— START OF Recorded information —

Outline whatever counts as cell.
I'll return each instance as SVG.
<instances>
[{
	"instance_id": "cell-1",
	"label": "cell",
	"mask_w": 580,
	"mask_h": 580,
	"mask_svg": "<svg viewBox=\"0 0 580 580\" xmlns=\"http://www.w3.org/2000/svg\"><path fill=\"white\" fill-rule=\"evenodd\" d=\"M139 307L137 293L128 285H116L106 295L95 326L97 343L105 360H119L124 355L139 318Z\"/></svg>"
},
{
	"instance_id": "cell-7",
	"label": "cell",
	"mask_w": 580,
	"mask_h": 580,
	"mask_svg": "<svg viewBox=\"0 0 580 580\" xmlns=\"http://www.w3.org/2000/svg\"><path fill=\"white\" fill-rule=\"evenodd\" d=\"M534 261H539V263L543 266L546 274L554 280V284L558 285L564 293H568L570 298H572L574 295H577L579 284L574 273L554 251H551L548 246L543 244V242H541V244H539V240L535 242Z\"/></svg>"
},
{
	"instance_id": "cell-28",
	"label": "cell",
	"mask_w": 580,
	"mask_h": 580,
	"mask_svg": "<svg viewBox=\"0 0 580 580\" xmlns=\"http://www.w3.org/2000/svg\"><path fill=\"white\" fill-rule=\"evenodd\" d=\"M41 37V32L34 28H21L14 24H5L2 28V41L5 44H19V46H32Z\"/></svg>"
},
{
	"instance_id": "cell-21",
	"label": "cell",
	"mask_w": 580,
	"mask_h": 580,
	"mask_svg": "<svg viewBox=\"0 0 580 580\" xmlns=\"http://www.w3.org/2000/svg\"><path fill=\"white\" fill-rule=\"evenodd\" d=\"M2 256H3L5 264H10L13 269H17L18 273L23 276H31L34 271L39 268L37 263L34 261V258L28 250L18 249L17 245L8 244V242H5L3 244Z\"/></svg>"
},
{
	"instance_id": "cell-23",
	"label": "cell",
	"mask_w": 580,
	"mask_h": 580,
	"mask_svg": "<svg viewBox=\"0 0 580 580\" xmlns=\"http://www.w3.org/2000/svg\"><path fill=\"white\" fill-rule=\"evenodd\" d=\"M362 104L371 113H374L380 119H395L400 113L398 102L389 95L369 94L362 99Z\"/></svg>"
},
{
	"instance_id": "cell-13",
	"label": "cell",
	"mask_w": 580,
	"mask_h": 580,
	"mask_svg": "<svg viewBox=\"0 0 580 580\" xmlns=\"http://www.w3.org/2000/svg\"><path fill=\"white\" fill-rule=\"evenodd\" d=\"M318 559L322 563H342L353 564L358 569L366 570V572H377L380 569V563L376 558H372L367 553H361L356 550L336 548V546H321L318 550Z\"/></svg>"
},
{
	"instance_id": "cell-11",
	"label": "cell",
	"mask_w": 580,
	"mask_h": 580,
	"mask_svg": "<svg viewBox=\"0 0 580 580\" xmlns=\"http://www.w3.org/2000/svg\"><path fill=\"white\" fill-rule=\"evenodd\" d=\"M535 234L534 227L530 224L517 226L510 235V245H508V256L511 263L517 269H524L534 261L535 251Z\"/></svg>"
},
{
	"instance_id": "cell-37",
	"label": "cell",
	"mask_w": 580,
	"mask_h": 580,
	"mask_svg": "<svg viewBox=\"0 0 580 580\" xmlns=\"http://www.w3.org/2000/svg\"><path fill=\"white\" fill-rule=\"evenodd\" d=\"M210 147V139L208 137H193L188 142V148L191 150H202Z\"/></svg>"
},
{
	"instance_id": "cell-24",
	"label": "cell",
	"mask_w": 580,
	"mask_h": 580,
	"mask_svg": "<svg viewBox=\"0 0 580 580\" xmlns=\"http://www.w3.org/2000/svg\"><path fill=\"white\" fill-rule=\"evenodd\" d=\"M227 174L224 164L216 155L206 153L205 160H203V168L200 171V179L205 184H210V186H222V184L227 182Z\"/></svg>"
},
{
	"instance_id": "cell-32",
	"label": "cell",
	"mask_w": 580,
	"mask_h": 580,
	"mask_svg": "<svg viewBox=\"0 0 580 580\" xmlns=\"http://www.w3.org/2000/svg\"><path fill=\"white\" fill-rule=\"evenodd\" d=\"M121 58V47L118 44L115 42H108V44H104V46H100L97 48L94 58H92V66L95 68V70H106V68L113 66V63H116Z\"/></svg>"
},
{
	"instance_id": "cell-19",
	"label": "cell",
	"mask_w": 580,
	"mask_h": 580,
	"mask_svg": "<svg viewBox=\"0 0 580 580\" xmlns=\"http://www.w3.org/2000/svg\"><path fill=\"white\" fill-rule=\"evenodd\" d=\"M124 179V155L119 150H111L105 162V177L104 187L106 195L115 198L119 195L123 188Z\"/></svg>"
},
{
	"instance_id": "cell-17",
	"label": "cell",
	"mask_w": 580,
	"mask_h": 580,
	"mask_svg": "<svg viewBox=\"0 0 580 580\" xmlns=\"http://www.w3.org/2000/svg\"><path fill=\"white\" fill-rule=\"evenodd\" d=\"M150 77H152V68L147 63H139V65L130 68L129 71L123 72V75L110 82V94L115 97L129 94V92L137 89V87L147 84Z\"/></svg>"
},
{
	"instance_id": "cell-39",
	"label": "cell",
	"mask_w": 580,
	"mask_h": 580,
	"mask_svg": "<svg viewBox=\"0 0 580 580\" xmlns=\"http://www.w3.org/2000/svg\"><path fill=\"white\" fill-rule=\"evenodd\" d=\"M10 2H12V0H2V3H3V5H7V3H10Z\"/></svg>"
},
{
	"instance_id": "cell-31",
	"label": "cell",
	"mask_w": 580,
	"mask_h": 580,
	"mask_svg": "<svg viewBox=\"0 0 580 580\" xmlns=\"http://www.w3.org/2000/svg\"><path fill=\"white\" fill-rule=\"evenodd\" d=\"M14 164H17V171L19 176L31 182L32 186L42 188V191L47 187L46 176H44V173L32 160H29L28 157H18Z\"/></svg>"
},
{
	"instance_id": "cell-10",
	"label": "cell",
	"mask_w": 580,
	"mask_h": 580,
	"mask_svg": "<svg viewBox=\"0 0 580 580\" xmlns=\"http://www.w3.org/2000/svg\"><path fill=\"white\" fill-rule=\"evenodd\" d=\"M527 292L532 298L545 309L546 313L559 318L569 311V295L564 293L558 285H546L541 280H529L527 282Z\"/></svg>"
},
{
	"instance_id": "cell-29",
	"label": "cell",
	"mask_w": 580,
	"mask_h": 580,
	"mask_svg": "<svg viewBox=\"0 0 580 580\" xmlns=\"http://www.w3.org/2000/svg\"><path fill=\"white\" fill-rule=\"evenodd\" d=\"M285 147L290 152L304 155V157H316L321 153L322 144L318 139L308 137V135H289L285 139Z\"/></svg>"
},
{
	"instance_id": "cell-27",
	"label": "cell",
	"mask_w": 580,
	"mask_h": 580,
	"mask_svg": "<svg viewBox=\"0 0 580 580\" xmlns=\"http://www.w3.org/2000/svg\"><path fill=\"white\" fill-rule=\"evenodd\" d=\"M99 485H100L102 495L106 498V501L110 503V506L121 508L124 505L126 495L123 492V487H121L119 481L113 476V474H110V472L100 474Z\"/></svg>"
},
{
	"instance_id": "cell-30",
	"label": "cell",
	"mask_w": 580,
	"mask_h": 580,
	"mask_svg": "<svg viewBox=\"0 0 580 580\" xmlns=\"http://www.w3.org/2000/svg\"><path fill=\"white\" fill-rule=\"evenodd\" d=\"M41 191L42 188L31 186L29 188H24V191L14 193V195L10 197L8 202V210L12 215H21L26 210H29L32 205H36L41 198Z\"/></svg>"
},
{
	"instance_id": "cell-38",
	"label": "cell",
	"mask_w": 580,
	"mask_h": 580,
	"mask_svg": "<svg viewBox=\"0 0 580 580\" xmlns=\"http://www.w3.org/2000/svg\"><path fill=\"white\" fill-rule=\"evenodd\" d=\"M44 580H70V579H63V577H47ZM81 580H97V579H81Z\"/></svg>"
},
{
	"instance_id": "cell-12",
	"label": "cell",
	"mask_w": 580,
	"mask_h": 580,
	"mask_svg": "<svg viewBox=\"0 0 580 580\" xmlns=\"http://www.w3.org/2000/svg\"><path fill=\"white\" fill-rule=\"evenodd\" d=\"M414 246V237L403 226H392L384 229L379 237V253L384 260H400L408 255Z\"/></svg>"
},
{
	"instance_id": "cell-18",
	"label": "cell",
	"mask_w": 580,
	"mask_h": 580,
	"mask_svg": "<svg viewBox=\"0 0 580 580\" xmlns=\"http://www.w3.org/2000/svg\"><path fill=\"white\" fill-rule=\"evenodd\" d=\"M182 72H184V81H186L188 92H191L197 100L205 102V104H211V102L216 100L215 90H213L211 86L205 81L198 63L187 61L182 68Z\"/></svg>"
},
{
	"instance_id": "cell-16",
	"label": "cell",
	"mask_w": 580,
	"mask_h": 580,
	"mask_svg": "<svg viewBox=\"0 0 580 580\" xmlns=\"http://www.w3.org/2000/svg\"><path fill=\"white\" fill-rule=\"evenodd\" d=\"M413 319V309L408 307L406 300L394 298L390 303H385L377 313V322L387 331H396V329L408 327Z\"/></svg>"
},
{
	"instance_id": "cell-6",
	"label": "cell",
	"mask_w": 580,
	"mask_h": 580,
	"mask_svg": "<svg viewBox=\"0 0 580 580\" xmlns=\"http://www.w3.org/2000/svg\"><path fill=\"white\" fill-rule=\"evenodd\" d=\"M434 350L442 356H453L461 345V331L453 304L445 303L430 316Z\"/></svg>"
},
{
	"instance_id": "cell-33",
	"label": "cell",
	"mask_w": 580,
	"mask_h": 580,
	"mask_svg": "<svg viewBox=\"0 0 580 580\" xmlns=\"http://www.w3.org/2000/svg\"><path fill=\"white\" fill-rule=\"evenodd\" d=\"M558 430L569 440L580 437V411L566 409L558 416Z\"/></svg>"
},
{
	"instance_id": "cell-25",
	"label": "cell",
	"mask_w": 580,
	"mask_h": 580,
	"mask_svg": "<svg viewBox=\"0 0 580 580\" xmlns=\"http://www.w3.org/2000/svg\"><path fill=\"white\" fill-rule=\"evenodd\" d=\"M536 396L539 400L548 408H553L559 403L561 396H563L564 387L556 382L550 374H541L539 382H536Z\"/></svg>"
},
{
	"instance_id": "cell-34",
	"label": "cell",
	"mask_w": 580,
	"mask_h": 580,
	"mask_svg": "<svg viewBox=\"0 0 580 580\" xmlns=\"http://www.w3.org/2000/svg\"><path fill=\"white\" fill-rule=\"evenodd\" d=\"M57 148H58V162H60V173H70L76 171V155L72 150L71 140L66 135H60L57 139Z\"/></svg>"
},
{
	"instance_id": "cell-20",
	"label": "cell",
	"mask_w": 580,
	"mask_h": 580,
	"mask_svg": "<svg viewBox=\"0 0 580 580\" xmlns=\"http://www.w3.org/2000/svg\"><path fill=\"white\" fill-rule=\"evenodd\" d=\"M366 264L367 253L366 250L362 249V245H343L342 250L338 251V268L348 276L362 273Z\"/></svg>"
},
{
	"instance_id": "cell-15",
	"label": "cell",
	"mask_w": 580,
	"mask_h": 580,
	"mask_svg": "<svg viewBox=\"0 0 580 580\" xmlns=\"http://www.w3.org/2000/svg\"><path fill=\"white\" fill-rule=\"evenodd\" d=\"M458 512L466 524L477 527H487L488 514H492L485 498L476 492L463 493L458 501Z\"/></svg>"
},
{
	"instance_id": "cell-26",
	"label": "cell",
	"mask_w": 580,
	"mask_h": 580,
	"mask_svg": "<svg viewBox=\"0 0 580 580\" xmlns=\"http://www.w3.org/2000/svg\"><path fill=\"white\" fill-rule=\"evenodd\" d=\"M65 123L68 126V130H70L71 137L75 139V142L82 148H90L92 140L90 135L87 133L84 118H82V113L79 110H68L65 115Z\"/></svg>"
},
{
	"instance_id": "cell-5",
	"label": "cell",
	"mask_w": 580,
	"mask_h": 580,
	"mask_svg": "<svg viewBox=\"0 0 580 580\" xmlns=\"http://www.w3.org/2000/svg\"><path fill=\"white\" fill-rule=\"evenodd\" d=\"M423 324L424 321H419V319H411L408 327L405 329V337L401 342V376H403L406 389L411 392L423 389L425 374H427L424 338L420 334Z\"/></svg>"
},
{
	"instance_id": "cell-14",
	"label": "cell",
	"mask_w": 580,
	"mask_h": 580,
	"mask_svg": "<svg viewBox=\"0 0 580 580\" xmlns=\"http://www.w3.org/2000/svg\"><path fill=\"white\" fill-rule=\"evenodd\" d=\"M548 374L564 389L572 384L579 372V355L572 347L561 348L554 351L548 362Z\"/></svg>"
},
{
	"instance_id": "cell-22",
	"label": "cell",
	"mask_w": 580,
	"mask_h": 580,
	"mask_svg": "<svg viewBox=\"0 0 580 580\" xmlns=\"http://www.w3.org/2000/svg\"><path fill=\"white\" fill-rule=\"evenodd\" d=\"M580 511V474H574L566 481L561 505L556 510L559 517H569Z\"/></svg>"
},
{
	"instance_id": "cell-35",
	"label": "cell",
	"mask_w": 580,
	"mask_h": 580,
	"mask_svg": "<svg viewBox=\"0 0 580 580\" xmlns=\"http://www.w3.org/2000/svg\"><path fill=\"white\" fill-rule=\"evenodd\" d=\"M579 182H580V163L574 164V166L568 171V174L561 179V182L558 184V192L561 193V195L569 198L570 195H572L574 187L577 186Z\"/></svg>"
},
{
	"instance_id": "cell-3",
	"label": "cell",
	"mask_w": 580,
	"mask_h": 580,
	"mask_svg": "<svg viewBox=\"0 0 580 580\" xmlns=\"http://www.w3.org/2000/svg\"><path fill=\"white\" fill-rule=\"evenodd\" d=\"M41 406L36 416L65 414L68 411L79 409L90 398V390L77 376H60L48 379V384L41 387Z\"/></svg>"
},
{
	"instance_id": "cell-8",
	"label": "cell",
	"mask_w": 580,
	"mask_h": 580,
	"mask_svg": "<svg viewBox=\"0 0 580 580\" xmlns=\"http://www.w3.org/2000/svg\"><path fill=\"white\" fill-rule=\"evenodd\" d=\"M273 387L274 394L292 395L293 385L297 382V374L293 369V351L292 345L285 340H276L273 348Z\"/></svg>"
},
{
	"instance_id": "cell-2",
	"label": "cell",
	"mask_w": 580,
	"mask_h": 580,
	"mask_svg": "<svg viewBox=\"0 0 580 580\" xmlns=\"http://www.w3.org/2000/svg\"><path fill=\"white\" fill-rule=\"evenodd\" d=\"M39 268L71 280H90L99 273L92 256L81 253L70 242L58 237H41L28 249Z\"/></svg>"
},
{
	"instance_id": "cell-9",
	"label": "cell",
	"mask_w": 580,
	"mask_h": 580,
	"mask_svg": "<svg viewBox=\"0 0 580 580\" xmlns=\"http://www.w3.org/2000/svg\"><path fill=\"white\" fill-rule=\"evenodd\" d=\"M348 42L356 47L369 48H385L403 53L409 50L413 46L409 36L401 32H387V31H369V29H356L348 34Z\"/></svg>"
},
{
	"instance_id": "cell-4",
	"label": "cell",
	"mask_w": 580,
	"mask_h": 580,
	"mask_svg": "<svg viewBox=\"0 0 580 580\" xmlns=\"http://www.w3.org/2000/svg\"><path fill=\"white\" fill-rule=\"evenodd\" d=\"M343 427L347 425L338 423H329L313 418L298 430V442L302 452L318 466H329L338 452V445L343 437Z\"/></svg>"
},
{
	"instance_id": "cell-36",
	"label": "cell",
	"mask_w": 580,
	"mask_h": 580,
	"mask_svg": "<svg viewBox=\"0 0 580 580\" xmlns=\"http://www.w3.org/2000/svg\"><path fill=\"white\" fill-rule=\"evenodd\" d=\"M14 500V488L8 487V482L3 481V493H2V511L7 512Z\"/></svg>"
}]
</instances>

— END OF Recorded information —

== Required work ==
Update the items from the start through the line containing "256H3L5 264H10L13 269H17L18" by replacing "instance_id" with "object_id". Reproduce those lines with everything else unchanged.

== The completed task ==
Outline whatever counts as cell.
I'll return each instance as SVG.
<instances>
[{
	"object_id": "cell-1",
	"label": "cell",
	"mask_w": 580,
	"mask_h": 580,
	"mask_svg": "<svg viewBox=\"0 0 580 580\" xmlns=\"http://www.w3.org/2000/svg\"><path fill=\"white\" fill-rule=\"evenodd\" d=\"M139 307L137 293L128 285H116L106 295L95 326L97 343L105 360H119L124 355L139 318Z\"/></svg>"
},
{
	"object_id": "cell-7",
	"label": "cell",
	"mask_w": 580,
	"mask_h": 580,
	"mask_svg": "<svg viewBox=\"0 0 580 580\" xmlns=\"http://www.w3.org/2000/svg\"><path fill=\"white\" fill-rule=\"evenodd\" d=\"M534 261H539V263L543 266L546 274L554 280V284L558 285L564 293H568L570 298H572L574 295H577L579 284L574 273L554 251H551L548 246L543 244V242H541V244H539V240L535 242Z\"/></svg>"
},
{
	"object_id": "cell-28",
	"label": "cell",
	"mask_w": 580,
	"mask_h": 580,
	"mask_svg": "<svg viewBox=\"0 0 580 580\" xmlns=\"http://www.w3.org/2000/svg\"><path fill=\"white\" fill-rule=\"evenodd\" d=\"M41 37V32L34 28H21L14 24H5L2 28V41L5 44H19V46H32Z\"/></svg>"
},
{
	"object_id": "cell-21",
	"label": "cell",
	"mask_w": 580,
	"mask_h": 580,
	"mask_svg": "<svg viewBox=\"0 0 580 580\" xmlns=\"http://www.w3.org/2000/svg\"><path fill=\"white\" fill-rule=\"evenodd\" d=\"M2 256H3L5 264H10L13 269H17L18 273L23 276H31L34 271L39 268L37 263L34 261V258L28 250L18 249L17 245L8 244V242H5L3 244Z\"/></svg>"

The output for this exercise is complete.